Den sjette uken – Ich bin im Krankenhaus

Hallo!

meine vergangene Woche war wieder einmal sehr ereignisreich und es ging für mich sogar ins Krankenhaus und wie das zustande kam, erzähle ich euch jetzt:

Von Montag bis Mittwoch ging es für mich in eine weitere Zweigstelle der Universitätsbibliothek und zwar in die Bibliotek for medisin og helse, also in die medizinische Bibliothek. Bevor ich dort hinkam, wusste ich, dass die Bibliothek direkt beim St. Olavs Hospital gelegen ist, jedoch war mir nicht bewusst, wie die Bibliothek und die gesamte Uni in das Krankenhaus integriert ist. Das Krankenhaus besteht nämlich aus 6 Gebäuden, die jeweils auf andere Fachgebiete wie zum Beispiel die Ambulanz, Frauen und Kinder oder Neurologie spezielisiert sind, wobei sich die Bibliothek im Kunnskapssenteret und somit ziemlich Zentral auf dem Gelände befindet.

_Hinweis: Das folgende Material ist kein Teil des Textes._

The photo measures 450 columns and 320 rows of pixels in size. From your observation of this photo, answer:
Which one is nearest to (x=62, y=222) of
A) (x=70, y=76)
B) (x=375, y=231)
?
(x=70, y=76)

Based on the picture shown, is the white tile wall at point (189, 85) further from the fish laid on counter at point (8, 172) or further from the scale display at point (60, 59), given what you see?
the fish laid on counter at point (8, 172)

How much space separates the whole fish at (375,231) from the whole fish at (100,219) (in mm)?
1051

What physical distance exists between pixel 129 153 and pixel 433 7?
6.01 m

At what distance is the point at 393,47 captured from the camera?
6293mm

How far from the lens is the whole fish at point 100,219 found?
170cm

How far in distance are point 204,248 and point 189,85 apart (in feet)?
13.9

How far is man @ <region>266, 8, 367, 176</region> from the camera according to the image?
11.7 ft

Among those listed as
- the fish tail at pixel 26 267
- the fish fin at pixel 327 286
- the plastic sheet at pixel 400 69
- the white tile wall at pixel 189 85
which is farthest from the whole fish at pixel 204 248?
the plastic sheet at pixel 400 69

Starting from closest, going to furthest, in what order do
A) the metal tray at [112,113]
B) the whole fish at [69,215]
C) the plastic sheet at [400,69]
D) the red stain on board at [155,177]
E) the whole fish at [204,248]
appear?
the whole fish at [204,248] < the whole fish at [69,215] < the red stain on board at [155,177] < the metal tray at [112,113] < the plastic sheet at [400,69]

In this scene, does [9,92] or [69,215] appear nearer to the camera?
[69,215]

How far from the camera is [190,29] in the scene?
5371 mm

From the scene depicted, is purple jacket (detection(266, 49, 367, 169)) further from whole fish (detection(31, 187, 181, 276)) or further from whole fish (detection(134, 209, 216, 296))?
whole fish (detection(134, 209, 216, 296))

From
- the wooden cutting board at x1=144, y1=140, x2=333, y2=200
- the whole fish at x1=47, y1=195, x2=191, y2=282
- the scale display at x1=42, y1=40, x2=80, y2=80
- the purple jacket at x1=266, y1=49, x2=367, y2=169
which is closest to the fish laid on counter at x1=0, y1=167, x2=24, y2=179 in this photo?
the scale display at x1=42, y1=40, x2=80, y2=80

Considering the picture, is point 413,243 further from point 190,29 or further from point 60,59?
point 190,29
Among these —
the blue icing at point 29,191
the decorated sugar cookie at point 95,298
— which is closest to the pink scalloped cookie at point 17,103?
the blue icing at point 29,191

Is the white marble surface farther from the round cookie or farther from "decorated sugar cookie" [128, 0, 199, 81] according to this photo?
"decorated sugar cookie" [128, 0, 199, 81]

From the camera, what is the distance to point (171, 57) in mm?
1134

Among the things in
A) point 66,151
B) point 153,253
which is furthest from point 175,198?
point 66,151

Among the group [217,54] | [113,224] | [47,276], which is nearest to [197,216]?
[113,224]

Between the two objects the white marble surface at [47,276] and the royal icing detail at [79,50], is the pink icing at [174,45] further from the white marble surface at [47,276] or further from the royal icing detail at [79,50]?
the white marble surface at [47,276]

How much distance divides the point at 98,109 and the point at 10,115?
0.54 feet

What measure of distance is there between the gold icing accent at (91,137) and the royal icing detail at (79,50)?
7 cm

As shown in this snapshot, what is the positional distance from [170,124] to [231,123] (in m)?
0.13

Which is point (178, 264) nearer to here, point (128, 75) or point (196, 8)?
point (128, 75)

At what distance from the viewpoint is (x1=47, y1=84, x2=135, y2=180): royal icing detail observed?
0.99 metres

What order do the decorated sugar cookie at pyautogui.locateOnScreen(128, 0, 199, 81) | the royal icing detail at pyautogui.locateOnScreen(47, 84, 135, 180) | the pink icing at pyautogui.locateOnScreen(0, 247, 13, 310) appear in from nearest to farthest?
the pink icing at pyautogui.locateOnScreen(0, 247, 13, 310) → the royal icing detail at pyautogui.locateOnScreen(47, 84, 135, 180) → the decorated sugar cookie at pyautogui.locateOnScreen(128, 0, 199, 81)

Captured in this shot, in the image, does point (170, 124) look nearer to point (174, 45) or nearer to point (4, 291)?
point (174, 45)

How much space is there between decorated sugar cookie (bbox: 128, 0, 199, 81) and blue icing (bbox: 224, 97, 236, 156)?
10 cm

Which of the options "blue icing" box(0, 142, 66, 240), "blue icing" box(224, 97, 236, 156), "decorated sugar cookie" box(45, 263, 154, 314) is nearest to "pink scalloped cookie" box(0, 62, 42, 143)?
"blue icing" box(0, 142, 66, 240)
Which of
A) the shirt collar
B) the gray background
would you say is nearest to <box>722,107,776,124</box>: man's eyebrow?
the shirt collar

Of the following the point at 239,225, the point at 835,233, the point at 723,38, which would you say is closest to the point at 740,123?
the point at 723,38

Die 6 Gebäude werden durch Brücken über die Straßen miteinander verbunden und so ist es Möglich einfach eine Runde durch alle Gebäude zu drehen ohne nach draußen gehen zu müssen (was besonders bei dem regnerischen Wetter der letzten Woche sehr angenehm war). Die Bibliothek befindet sich in der ersten Etage des Kunnskapssenteret und auch in den anderen Gebäuden ist die erste Etage für die Universität reserviert, jedoch kann es mal passieren, dass Patienten von einem Gebäude zum anderen gebracht werden müssen und diese dann direkt an der Bibliothek vorbei geschoben werden (was mich das erste Mal doch etwas geschockt hat, da ich damit echt nicht gerechnet habe). Ich finde es sehr gut, dass die Uni so in das Krankenhaus integriert ist, so sind die Studenten direkt an ihrem späteren Arbeitsplatz und lernen praxisnah.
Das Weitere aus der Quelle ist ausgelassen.